== TASK SET ==
[a] Using the interview excerpt, answer each question:
(i) What degree did the interviewee graduate with from CU in Boulder?
(ii) With whom did the interviewee start Proto's?
(iii) What plant gave the truck its color?
[b] Print the part of the interview excerpt between "Onto Comida, how" and "look and feel.", inclusive.

You’re from New York City and you landed in Colorado in 1990. What brought you out here? I was 20 and had two girlfriends who were moving here. At the time, I was actually going to college in Winter Park, Florida for Theater at Rollins College and I needed to take a break. I didn’t know how to drive and I had never seen a mountain before, as I grew up in New York City, so I wanted something new. I moved out here and never left. I ended up transferring to CU in Boulder and graduated with a Women’s Studies degree actually. My father was always like, “What will you ever do with a women’s studies degree?” And I said, “Well hopefully something that makes me happy.”
In 1999 you started Proto’s — how did your food journey evolve from pizza to a graduating from Culinary School of the Rockies and opening a Mexican food truck and cantina? I worked in restaurants, and even when I was 16 in New York City, I was a waitress. I worked for Q’s as a busser, then back waiter, and then a waiter when Dave Query still owned it. After he sold Q’s I kept working there for another five years. Next, I ended up going to Jax, and I was the GM there when the opportunity came for me to start Proto’s with Pam Proto. And before I sold Proto’s I went to pastry school at Culinary School of the Rockies. I just thought I wanted something that was different and outside the box — something that I had never done before that would make me uncomfortable. Something that would help me grow, not as a pastry chef, but as a restaurateur. I did that, and that was a great experience. I learned a ton, and one of the things I learned is that I never wanted to be a pastry chef. Then, I bought into Mateo and owned Mateo for about a year and a half, then said “Okay, this is only working to a point," so I wanted to figure out what I could do next, just on my own.
Onto Comida, how did you land on the color pink for the truck and naming it Tina? I knew five to six years ago that I wanted to have something called Comida, so that was the first part, and then Tina came after driving her for six months. We would make that joke from Napolean Dynamite, “Tina eat your ham!” The truck itself, the color and what Comida is, came over sitting with my graphic designer Melissa Edwards, who I have known for 15 years. We just talked about what represents Mexico to me — what represents the culture and the feel. Then it came to me — bougainvillea was the thing, they are all over the country, so that is where the color came from. Melissa also designed the whole truck look and feel.

== Dataset records ==

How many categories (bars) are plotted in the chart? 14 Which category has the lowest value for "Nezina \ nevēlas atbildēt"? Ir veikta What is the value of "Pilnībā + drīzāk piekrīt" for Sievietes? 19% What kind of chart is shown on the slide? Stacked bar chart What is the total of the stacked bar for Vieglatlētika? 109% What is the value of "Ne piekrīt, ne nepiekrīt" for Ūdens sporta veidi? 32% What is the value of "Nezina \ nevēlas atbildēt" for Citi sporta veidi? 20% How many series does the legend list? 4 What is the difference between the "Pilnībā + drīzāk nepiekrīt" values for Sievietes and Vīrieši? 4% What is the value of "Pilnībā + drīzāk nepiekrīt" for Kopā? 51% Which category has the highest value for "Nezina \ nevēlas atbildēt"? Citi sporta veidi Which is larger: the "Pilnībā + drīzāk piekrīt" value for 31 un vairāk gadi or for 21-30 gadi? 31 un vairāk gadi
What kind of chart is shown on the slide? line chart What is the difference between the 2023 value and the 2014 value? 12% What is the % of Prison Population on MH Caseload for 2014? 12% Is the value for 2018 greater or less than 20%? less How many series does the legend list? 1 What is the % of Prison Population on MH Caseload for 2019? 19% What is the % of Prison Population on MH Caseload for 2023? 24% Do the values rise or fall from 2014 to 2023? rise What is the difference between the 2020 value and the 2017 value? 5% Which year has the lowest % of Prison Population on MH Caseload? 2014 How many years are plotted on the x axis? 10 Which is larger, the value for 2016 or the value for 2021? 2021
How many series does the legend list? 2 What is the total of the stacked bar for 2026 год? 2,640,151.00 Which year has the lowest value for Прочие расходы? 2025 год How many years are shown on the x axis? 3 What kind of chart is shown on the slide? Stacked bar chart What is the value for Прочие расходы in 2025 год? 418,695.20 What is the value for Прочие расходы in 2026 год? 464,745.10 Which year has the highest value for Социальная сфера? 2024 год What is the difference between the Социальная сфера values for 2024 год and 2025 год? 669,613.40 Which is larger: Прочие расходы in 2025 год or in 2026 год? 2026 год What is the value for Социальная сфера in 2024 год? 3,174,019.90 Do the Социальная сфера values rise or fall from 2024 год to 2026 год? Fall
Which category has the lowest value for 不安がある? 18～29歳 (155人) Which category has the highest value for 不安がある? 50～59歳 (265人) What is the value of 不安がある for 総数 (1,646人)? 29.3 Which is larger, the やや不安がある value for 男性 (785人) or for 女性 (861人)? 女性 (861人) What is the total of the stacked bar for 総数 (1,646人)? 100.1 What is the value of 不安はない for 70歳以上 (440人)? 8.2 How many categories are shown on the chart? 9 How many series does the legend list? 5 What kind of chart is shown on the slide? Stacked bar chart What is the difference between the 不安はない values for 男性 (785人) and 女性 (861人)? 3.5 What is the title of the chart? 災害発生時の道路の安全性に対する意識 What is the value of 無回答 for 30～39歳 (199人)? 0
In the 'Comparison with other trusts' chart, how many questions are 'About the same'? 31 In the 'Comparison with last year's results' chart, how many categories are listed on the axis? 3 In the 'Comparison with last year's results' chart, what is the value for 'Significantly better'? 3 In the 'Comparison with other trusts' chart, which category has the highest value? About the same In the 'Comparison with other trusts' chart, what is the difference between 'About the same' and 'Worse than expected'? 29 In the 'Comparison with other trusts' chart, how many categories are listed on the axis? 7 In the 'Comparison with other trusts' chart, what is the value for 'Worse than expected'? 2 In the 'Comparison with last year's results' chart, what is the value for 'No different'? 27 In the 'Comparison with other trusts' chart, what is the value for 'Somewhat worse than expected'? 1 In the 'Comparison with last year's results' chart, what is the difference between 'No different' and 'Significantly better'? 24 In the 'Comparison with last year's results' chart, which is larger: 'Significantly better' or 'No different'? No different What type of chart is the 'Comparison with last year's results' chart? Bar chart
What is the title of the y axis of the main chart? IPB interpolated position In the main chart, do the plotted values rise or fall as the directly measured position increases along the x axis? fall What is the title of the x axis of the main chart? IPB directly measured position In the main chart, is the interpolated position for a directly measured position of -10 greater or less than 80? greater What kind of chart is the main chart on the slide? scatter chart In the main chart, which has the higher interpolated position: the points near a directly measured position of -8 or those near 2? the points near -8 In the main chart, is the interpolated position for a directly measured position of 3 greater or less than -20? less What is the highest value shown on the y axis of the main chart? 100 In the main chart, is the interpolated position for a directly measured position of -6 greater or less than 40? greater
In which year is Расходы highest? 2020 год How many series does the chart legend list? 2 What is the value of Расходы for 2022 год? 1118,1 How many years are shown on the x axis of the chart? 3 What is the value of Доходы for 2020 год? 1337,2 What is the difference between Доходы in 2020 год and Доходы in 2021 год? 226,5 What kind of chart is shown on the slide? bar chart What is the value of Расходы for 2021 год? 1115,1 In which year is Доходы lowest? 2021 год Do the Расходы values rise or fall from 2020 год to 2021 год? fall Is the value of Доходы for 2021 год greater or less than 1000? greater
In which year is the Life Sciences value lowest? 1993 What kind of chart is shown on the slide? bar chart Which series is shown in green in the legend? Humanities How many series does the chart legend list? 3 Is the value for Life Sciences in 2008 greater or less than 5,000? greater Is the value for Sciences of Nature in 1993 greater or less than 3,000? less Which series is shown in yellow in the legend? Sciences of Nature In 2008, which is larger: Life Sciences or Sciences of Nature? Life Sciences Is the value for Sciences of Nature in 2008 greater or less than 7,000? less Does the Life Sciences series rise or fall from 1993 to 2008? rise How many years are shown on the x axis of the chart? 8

== SOLUTIONS PER TASK ==
[a]
(i) A Women's Studies degree.
(ii) Pam Proto.
(iii) Bougainvillea.

[b]
Onto Comida, how did you land on the color pink for the truck and naming it Tina? I knew five to six years ago that I wanted to have something called Comida, so that was the first part, and then Tina came after driving her for six months. We would make that joke from Napolean Dynamite, “Tina eat your ham!” The truck itself, the color and what Comida is, came over sitting with my graphic designer Melissa Edwards, who I have known for 15 years. We just talked about what represents Mexico to me — what represents the culture and the feel. Then it came to me — bougainvillea was the thing, they are all over the country, so that is where the color came from. Melissa also designed the whole truck look and feel.